The rest of the top 10 I have mixed views on. John Boscawen has emerged after not being on the list for years, but is at least a core part of the campaign against the Electoral Finance Act and an accomplished businessman. Number 5 is a secret. Number 6 Hilary Calvert is an unknown, but a woman and a lawyer. Number 7 is Peter Tashkoff, standing in Te Tai Tokerau, showing where ACT stands on the Maori seats! He has a blog and I guess it is good for ACT to have a Maori candidate, and will be interesting to see what views he has. Number 8 is John Ormond who's been around for ages, long been on the ACT list somewhere. Number 9 is Colin du Plessis, another unknown, South African born scientist, ex National Party.

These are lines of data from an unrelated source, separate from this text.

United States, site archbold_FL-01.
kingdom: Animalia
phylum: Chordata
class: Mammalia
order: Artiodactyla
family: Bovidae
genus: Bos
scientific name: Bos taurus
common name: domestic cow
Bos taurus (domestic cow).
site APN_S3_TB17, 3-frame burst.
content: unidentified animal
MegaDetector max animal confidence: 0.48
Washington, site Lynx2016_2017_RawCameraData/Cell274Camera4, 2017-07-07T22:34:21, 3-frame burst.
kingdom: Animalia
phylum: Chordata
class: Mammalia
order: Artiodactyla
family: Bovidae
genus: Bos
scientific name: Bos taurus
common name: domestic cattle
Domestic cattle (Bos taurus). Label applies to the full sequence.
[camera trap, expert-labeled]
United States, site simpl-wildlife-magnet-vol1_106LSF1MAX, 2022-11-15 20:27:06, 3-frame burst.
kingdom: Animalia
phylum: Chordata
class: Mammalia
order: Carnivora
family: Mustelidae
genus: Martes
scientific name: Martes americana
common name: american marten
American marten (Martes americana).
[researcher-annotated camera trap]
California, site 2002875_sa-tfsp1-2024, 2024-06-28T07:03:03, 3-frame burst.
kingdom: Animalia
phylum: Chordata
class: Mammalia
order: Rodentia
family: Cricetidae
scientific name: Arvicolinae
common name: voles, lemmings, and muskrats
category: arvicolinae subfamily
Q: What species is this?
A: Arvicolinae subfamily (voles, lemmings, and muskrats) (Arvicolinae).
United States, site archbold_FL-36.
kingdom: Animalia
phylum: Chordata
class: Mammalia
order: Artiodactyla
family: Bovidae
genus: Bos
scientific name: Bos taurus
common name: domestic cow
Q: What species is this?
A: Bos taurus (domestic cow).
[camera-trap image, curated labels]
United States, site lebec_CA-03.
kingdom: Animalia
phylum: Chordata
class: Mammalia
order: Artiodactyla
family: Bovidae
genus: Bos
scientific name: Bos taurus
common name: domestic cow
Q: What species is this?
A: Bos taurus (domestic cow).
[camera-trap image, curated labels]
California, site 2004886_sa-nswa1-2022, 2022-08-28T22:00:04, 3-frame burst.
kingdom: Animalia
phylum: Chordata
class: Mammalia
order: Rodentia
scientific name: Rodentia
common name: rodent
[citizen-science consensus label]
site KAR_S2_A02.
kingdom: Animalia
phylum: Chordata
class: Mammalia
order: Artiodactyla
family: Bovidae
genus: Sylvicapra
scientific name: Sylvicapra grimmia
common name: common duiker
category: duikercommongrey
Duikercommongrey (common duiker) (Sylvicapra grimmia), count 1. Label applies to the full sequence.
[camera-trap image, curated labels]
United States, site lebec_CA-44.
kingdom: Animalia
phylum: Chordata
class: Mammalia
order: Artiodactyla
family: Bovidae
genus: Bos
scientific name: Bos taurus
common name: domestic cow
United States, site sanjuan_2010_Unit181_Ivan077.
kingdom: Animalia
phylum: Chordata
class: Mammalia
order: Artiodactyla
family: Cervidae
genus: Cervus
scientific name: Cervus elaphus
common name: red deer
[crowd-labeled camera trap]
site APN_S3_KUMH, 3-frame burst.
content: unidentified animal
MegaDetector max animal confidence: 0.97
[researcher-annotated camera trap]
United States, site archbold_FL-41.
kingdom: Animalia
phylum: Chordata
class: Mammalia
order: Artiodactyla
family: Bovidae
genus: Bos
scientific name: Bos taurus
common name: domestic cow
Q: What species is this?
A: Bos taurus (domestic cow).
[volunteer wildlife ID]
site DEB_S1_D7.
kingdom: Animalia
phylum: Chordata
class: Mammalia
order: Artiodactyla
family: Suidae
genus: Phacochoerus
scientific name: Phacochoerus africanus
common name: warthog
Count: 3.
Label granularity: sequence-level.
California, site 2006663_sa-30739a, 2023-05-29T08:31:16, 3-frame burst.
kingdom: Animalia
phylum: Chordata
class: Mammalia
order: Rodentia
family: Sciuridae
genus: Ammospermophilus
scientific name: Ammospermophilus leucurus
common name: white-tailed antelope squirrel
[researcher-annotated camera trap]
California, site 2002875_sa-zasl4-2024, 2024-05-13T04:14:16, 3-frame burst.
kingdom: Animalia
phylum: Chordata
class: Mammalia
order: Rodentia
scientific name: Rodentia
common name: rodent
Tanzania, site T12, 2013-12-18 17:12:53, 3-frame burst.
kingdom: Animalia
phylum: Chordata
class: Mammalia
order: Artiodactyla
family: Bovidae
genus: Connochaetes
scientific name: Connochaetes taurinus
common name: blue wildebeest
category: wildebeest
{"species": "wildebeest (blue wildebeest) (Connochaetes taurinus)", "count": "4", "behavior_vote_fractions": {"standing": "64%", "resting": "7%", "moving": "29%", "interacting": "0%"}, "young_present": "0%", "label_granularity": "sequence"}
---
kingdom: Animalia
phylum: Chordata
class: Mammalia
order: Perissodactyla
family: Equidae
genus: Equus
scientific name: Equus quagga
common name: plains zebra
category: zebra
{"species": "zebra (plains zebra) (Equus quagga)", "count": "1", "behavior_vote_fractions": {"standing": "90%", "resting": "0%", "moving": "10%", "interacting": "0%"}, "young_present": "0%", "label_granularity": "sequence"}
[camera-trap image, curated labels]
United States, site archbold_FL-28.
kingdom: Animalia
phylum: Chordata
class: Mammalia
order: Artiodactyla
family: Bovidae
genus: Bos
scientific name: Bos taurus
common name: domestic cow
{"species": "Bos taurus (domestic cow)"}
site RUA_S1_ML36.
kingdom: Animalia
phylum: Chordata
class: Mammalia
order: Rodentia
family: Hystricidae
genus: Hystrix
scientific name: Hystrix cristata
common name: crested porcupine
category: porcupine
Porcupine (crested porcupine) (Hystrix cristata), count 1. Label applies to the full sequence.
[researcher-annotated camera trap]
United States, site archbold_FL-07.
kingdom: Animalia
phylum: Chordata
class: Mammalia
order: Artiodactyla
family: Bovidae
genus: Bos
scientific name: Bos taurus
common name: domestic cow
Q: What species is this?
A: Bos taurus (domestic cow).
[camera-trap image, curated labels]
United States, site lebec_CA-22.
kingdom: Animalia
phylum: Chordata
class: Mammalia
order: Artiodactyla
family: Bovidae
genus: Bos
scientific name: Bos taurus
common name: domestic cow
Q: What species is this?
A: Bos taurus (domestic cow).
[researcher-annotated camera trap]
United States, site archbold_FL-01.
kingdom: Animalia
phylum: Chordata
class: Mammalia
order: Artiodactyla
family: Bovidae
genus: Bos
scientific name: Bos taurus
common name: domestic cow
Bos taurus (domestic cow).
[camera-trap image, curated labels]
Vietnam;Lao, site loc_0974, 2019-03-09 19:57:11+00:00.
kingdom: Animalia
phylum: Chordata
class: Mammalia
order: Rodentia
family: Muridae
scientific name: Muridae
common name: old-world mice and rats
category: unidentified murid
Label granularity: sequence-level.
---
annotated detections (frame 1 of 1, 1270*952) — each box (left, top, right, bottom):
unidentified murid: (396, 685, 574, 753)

Now it gets interesting - Number 10 is Shawn Tan, Chinese ex. Green Party - which gives plenty of cause to wonder what sort of "Road to Damascus" experience he hopefully has had, although since he has spent the last few years working in unions and supporting "Students for Justice in Palestine" (which isn't quite as it seems).
Tan opposed the war on Iraq and put his name to a statement that was clearly bog-standard leftwing anti-Americanism. Hmmm great!
Now will ACT get more votes with a (former?) leftwing unionist than with a libertarian welfare campaigner? Well we'll see.